Re: arm11/armv6 right shift signed packed values

<johann.koenig@xxxxxxxxx> wrote in message news:53ea9945-3838-40b2-836d-2c8f08c30efa@xxxxxxxxxxxxxxxxxxxxxxxxxxxxxxx
I'm attempting to pack some numbers for output after doing some work.
They're currently r7 = v0|v4 and r10 = v1|v5. They all need to be >>3,
before or after repacking. Output will be v1|v0 and v5|v4 (little
endian architecture). I managed to get the v1|v0 written reasonably
mov r8, r10, asr #3 ; 1>>3|xxx
pkhtb r8, r8, r7, asr #19 ; 1>>3|,0>>3
str r8, [r0], r2 ; o1|o0, post inc

But v5|v4 is a little ugly because I'm starting with the least
significant bits, so right shifting is going to drag in the bottom of
the upper word (right?). Right now I'm sign extending, then writing
individual shorts.
mov r8, r10, asr #3 ; 5 >> 3
strh r8, [r0, #2] ; o5
sxth r1, r1 ;

sxth r7, r7 ;
mov r8, r7, asr #3 ; 4 >> 3
strh r8, [r0], r2 ; o4, post inc

I found
PKHBT R3, R1, R2, LSL #15 ; R3 = [R2>>1, R1]
PKHTB R3, R3, R1, ASR #1 ; R3 = [R2>>1, R1>>1]
However, that seems to rely on the input being full words.

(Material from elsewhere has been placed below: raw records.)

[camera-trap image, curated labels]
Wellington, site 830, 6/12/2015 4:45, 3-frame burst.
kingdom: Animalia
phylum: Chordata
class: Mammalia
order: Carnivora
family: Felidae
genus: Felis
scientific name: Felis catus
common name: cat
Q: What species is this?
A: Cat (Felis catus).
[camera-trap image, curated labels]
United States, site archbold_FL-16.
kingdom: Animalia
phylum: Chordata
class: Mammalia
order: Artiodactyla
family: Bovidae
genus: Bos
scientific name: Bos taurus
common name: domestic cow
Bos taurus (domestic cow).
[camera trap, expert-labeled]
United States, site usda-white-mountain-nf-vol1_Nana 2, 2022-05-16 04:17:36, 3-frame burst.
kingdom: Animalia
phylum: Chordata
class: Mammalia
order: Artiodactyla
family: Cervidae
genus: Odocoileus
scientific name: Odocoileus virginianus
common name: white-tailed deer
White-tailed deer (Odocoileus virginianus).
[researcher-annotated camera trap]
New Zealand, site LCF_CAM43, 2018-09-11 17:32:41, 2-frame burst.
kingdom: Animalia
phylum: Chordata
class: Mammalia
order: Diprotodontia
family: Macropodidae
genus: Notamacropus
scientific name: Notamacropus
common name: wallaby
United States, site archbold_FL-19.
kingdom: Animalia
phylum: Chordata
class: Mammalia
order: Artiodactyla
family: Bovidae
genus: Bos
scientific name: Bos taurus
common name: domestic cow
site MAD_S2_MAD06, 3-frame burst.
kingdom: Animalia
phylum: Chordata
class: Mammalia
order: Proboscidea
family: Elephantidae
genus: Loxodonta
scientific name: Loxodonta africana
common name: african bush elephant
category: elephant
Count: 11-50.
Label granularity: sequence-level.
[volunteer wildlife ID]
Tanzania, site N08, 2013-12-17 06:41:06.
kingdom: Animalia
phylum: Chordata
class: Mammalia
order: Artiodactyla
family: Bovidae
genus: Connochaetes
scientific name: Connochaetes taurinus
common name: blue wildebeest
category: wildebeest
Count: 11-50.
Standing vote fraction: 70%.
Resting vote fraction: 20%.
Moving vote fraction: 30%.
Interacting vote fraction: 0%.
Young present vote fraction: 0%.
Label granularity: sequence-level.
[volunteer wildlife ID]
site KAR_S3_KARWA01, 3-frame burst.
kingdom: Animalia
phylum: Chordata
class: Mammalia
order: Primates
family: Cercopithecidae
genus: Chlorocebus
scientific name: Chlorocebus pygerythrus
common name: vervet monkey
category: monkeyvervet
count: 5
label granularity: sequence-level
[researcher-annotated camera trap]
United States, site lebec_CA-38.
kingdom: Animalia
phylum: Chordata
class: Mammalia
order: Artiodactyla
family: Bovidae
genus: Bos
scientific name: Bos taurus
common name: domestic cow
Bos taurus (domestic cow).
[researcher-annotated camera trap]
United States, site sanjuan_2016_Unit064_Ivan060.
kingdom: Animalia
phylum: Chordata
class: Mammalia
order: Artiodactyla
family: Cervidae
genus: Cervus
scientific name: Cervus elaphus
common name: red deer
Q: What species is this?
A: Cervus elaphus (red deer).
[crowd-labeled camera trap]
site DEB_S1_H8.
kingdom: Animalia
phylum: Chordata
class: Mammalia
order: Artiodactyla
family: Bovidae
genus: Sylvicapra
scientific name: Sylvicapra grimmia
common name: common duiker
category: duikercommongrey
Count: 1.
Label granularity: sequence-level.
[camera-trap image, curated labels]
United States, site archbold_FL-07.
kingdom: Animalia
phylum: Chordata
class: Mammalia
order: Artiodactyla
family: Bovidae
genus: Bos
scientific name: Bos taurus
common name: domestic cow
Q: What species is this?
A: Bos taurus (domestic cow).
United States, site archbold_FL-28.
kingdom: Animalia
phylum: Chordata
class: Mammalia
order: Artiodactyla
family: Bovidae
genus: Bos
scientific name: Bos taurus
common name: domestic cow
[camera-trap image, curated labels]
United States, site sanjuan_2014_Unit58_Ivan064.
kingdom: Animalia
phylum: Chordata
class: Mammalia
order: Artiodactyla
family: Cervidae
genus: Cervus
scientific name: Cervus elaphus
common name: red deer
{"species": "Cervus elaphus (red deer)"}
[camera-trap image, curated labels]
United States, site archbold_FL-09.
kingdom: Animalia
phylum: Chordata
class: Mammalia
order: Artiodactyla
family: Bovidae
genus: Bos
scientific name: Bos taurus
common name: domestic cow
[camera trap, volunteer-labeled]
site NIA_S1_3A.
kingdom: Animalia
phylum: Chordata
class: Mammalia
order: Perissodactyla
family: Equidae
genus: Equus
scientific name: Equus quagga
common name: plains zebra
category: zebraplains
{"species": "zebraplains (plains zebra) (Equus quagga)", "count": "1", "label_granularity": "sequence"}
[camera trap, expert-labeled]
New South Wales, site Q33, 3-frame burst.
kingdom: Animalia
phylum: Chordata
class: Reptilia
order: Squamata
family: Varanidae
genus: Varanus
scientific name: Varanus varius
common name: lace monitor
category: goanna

Is there a better way to do this?

An easy alternative would be to shift r10 and r7 left by 16 and then apply
your first sequence. This way you save and instruction and use str.

However the best option would be to avoid shifting at this stage. Unless it
is the final result, delaying the shift until the next processing step might be
cheaper. Another possibility is to use halving additions if you do any, so
that the result is already shifted.